The second post considered the condemnation offered by Christ to the Ephesian church. They had lost their first love. Therefore, their status as a lampstand—a church—was being threatened to be removed from them.

Let us now take a look at Jesus’s proposed solution for the Ephesian saints: Remember, repent, and do the deeds you did at first. 

Remember

Jesus called the church at Ephesus to remember from where they have fallen. This church knew the gospel and loved God before they lost their first love. Jesus’s solution is to remember this gospel and love. Are you cool in your love of God? Look back and remember how you loved him at the moment of your salvation. Look back with fondness on when he brought you from death into life. Remembering God’s saving work in our lives empowers and enlivens our hearts to good deeds. 

Repent

Jesus also calls the Ephesians to repentance. They were not in a place to call the losing of their first love simply a “time of wandering” or a “turn in the journey.” No. Losing their first love was sinful. They were acting against the Sovereign God of the universe and were thus acting in sin. This grievous sin demands repentance. To repent is to turn from sin. However, turning from something requires the turner to turn toward something. The Ephesians were commanded to repent of losing their first love. They needed to turn from their cold love of God and turn back to a white-hot passion for God’s glory revealed in Christ. 

Do

Full repentance goes further than simply confessing sin; that sin must be replaced with something that glorifies God. For the Ephesians, they were to repent and do the deeds they did at first. They were to confess the sinfulness of growing cold and losing their love of God, but they were not to stop there. Instead, they continue down the road of repentance until that sin is replaced by something that glorifies God. This is really how sanctification works. The Holy Spirit reveals sin in our lives. We confess that sin to God in prayer, with sorrow and bitterness. We pray for God’s help in killing that sin. We pray that God makes the sin more and more bitter in our lives. Then we look for ways to glorify God in place of the sin we’re trying to kill. The Ephesians needed to get back to what they were doing before they grew cold in their love of God.
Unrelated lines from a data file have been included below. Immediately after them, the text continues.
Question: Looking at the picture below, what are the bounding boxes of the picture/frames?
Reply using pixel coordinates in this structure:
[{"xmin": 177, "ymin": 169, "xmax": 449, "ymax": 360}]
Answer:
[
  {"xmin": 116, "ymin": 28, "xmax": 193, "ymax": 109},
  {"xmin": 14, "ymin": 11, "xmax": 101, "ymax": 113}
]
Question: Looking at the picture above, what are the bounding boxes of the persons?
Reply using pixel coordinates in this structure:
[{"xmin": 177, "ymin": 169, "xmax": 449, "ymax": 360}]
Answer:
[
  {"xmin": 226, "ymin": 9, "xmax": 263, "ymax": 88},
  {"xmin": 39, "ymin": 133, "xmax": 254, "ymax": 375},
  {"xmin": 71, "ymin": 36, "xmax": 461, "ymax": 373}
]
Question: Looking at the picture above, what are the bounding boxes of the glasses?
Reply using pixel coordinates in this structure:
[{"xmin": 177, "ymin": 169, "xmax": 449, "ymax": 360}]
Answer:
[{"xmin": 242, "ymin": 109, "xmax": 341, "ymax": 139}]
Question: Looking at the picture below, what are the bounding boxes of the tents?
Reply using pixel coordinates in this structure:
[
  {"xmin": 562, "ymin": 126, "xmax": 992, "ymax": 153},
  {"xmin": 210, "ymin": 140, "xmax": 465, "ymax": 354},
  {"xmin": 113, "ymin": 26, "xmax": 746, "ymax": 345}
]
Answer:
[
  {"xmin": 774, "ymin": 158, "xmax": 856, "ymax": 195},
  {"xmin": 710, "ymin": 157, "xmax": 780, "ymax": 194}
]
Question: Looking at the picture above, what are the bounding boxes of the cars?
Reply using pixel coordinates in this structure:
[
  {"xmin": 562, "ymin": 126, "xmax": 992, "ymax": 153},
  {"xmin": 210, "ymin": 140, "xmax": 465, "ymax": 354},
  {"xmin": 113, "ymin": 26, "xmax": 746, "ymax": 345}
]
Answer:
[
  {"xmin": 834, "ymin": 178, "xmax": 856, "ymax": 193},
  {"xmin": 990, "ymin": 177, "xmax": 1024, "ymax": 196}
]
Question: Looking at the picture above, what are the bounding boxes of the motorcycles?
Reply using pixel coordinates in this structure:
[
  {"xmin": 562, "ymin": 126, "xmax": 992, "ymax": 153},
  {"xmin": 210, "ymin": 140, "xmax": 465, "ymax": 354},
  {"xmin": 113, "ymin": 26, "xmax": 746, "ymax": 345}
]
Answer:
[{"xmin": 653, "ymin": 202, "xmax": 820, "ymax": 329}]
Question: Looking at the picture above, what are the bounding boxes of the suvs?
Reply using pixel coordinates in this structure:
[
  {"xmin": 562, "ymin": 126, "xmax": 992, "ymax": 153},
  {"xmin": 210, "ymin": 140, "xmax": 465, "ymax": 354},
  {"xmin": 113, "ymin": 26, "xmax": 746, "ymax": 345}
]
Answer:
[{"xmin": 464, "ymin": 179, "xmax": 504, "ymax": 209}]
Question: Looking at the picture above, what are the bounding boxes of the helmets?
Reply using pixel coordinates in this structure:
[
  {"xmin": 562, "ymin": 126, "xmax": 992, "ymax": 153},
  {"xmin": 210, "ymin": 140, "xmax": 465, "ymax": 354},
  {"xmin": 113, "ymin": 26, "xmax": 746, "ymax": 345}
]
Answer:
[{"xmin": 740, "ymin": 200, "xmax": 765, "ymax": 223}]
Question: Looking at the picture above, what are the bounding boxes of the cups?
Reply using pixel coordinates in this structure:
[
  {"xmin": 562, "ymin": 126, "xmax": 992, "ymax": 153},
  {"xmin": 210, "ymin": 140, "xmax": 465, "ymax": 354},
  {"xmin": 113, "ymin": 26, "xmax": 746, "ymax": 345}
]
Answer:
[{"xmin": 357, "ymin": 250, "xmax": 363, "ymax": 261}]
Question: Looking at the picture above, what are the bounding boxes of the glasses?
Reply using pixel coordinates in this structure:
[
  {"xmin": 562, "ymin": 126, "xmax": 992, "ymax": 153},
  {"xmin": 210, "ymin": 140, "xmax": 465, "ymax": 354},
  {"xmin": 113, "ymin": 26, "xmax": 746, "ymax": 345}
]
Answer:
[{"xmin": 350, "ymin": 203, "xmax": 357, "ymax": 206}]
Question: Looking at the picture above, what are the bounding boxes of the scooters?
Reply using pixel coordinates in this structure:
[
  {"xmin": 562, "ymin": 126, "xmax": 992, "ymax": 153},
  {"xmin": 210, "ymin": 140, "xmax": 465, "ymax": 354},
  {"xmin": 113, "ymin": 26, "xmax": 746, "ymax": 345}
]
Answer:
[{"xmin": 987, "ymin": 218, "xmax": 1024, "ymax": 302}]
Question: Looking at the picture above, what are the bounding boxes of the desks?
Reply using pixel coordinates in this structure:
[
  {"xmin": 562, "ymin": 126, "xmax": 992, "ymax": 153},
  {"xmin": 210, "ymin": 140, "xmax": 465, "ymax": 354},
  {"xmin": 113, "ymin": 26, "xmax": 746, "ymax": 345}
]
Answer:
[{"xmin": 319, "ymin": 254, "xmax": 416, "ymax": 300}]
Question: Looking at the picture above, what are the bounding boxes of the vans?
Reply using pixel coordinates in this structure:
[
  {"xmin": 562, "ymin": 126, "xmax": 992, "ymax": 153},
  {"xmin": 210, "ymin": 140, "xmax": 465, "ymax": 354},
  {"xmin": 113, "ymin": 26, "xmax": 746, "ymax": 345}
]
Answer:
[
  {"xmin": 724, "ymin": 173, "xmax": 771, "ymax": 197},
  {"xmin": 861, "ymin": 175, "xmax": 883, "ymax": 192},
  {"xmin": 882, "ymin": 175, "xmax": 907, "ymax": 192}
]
They were to return to loving God, and by extension, they would love their neighbors. At root, we are often guilty of growing cold in our love of God. When we do this, as the church, we really cease to be a church. We lose our status as a lampstand. The church must then identify ways we’re sinning, remember what we were doing before, repent of that sin, and do what God has called us to do in being the church.

The letter to the church in Ephesus closes with another commendation (they hate the works of the Nicolaitans, a heretical sect) and a conclusion statement. Verse seven calls to attention the distinctly Christian audience of the letters: “He who has an ear to hear, let him hear what the Spirit says to the churches.” The Spirit quickens, or brings to life, the ears and eyes of a person. Once a person has been given the Holy Spirit—which happens only after salvation—they can see and hear the words of God. In short, the Holy Spirit allows people to understand what Scripture is all about. With the help of the Holy Spirit, we can apply the actual words of Scripture and live in light of them. So we can understand what it means to remember, repent, and do. 

Finally, the letter to the church at Ephesus points forward. The saints of this beleaguered local church are to look ahead to the day when “the one who conquers will be granted to eat at the tree of life, which is in the paradise of God” (v. 7). While the world around them is full of false teaching, persecution, and fear, the Ephesians are to hope in a world yet to come. In Christ, we are made more than conquerors (Rom 8:37). Because Christ conquered death and the power of sin, we are also victorious over death and the power of sin. Though the church is beat down, persecuted, and even killed, we can look forward to a day when we eat of the tree of life, which has leaves that are for the healing of the nations (Rev 22:1-3). Looking ahead to the gloriously bright future helps the church to endure increasingly dark days.